Saved entries:
★ ★ ★ ★ ★
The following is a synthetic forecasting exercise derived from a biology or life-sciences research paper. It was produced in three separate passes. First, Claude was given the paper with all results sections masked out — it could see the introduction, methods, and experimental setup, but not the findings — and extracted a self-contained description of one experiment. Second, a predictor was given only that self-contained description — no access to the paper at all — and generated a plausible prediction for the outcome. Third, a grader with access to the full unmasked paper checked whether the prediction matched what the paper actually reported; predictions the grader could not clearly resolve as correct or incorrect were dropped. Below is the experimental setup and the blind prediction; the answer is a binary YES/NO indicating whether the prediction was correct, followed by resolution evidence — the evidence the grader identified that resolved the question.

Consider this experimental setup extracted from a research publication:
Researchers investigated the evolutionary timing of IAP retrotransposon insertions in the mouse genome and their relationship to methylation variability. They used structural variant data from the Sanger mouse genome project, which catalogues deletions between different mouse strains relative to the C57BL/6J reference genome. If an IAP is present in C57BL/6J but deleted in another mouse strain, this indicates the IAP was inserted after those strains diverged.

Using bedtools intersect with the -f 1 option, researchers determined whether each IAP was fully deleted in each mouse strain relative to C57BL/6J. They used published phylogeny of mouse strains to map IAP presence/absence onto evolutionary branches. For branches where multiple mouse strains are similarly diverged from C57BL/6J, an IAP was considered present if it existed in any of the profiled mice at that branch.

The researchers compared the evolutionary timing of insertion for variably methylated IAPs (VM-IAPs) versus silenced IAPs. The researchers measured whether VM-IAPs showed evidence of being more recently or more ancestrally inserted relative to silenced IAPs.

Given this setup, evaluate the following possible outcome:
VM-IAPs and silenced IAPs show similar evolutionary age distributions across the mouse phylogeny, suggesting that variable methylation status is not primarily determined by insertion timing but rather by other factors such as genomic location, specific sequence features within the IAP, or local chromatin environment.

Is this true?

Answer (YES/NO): NO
★ ★ ★ ★ ★
- [EXERCISE PROMPT] Copy the data exactly. Leave nothing out.

- [ANSWER BELOW]
The following is a synthetic forecasting exercise derived from a biology or life-sciences research paper. It was produced in three separate passes. First, Claude was given the paper with all results sections masked out — it could see the introduction, methods, and experimental setup, but not the findings — and extracted a self-contained description of one experiment. Second, a predictor was given only that self-contained description — no access to the paper at all — and generated a plausible prediction for the outcome. Third, a grader with access to the full unmasked paper checked whether the prediction matched what the paper actually reported; predictions the grader could not clearly resolve as correct or incorrect were dropped. Below is the experimental setup and the blind prediction; the answer is a binary YES/NO indicating whether the prediction was correct, followed by resolution evidence — the evidence the grader identified that resolved the question.

Consider this experimental setup extracted from a research publication:
Researchers investigated the evolutionary timing of IAP retrotransposon insertions in the mouse genome and their relationship to methylation variability. They used structural variant data from the Sanger mouse genome project, which catalogues deletions between different mouse strains relative to the C57BL/6J reference genome. If an IAP is present in C57BL/6J but deleted in another mouse strain, this indicates the IAP was inserted after those strains diverged.

Using bedtools intersect with the -f 1 option, researchers determined whether each IAP was fully deleted in each mouse strain relative to C57BL/6J. They used published phylogeny of mouse strains to map IAP presence/absence onto evolutionary branches. For branches where multiple mouse strains are similarly diverged from C57BL/6J, an IAP was considered present if it existed in any of the profiled mice at that branch.

The researchers compared the evolutionary timing of insertion for variably methylated IAPs (VM-IAPs) versus silenced IAPs. The researchers measured whether VM-IAPs showed evidence of being more recently or more ancestrally inserted relative to silenced IAPs.

Given this setup, evaluate the following possible outcome:
VM-IAPs and silenced IAPs show similar evolutionary age distributions across the mouse phylogeny, suggesting that variable methylation status is not primarily determined by insertion timing but rather by other factors such as genomic location, specific sequence features within the IAP, or local chromatin environment.

Is this true?

Answer (YES/NO): NO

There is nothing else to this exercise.